The problem reading say SUN CDs in DEC readers on a VMS machine is not
the format of the blocks on the CD but the format of the data in blocks.

If you have the ISO CD format drivers and the CD is in ISO format
you should be able to read it anywhere.   A product engineer mentioned 
to me that with the INFOserver based cd readers (which just serve blocks)
and a reference port (Generic UNIX port).  YOu should be able to 
read a SUN internal format CD once you install the necessary code.

bruce@camb.com (Barton F. Bruce) (02/08/91)

In article <BOGAART.91Feb4132542@lager.serc.nl>, bogaart@lager.serc.nl (Eugene  Bogaart) writes:
> 
> In the process of buying an CD-player I wonder, whether there is
> any form of compatibility between the CD-players and the data format on
> disk, because I donot like to buy 3 different (or even more)
> CD-players for each architecture of computer equipement.  

The data on the media is readable by any and all.
> 
> Dec has the RRD40 with SCSI interface for serveral machines. Is there
> any chance that another none DEC SCSI player would work as well. (e.g.
> Sun Microsystems current CD-player, I believe its number is X559H !)

SUN and Apple get a custom version, but DEC will soon use a non-custom
Sony CDU-541 as an RRD42. It can read the sound and data formats you know 
already, and can do the CDI multi-media formats about to become more 
significant in all our worlds.
 
The file systems all use the disk in whatever perverse way each decides,
but that is something you can FIX is your s/w. There is no reason
one machine can't be a simple 'disk-block' server to another.

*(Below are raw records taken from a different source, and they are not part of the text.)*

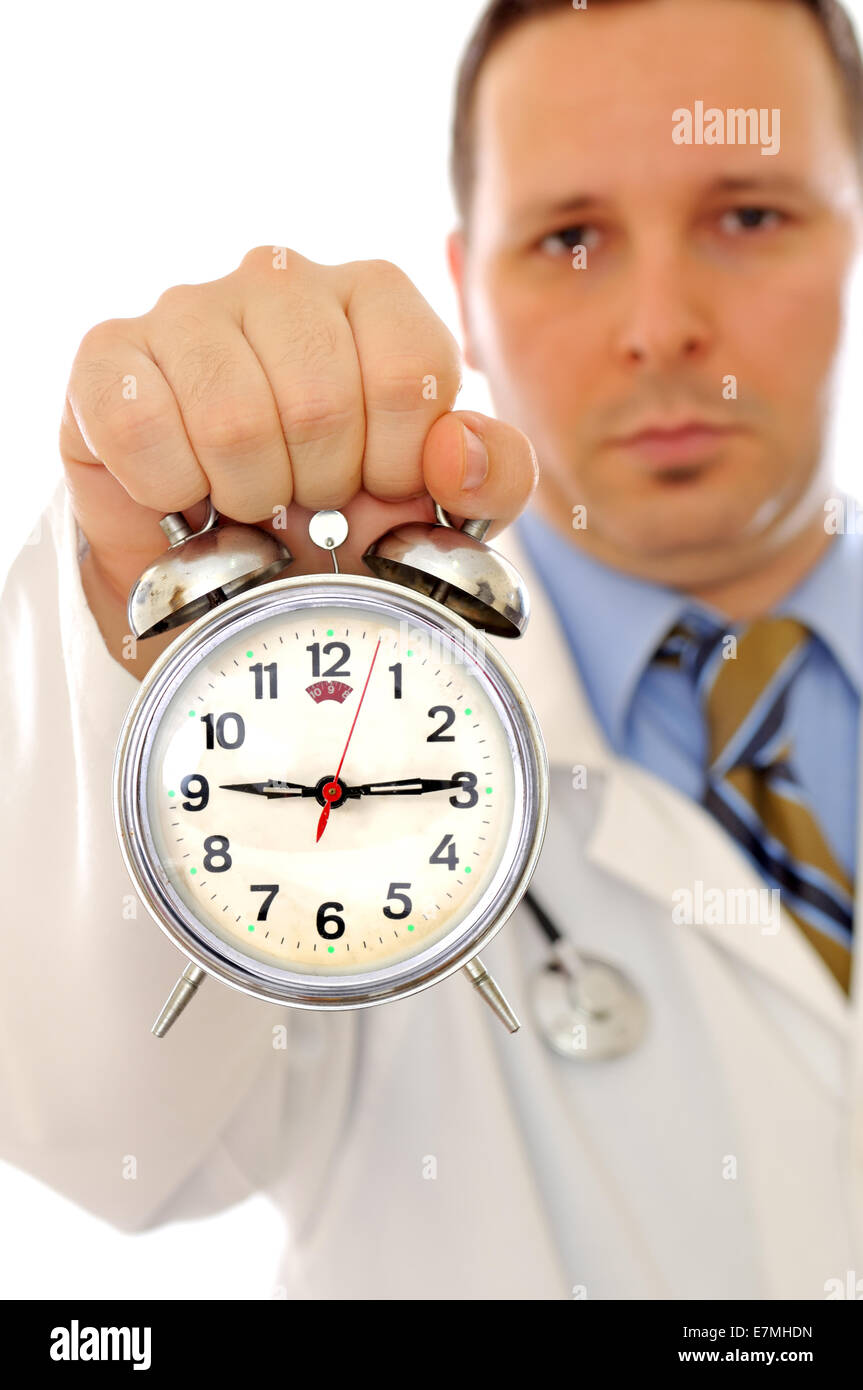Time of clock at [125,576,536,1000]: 9:14
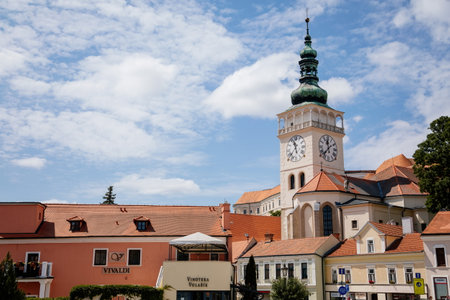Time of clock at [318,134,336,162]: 11:37
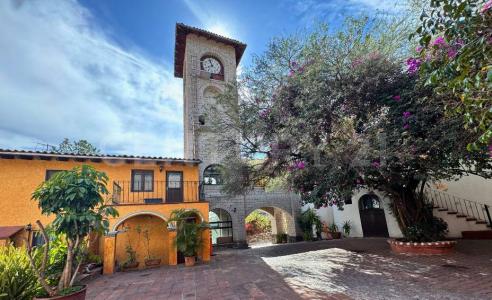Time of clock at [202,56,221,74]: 7:57
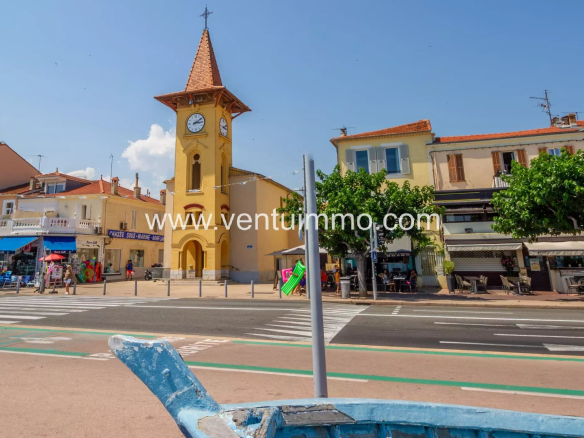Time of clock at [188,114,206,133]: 3:09
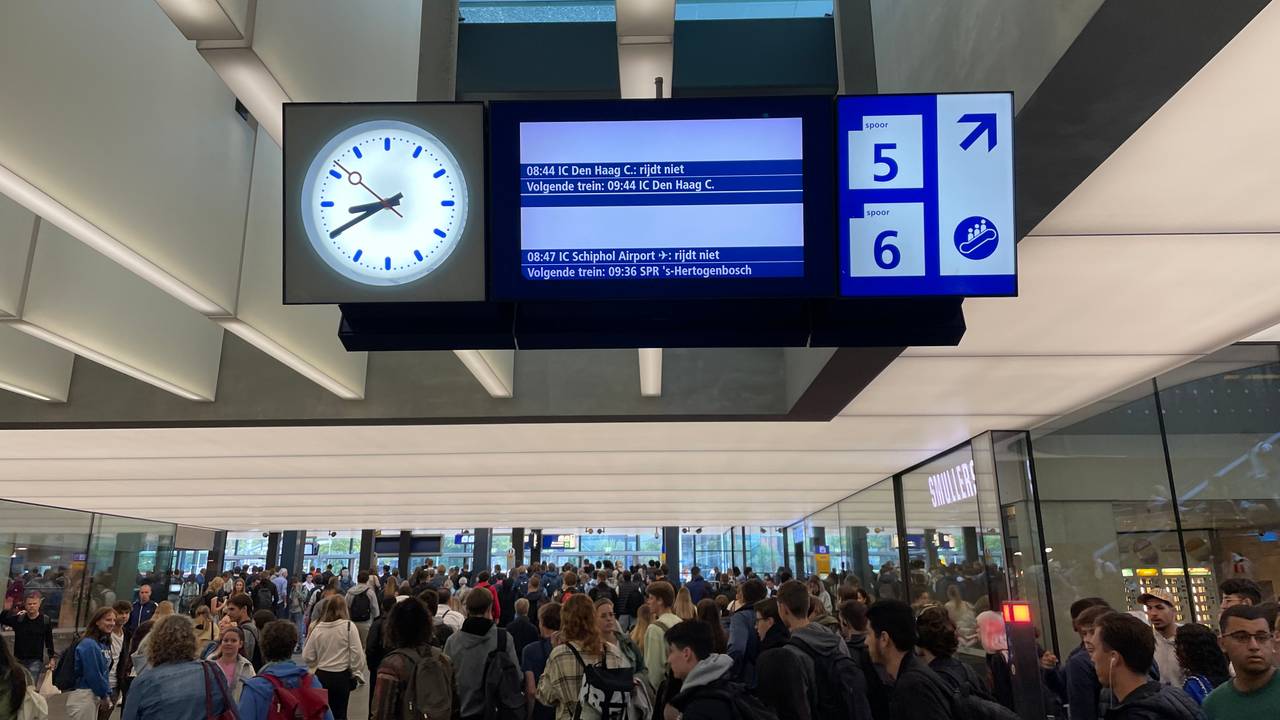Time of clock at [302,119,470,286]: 8:40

DEC's UNIFILE (tm, or whatever) format is a slightly simplified version
of their ODS-2 format, apparently intended to simplify use on 'dumbber'
(MS-DOS?) machines. You can INI a disk under VMS to the undocumented
/STRucture=2.2 format to make your hard disk UNIFILE format. People
having their own CDROMs pressed probably aren't bothering, and are
just using vanilla ODS-2 for VMS applications.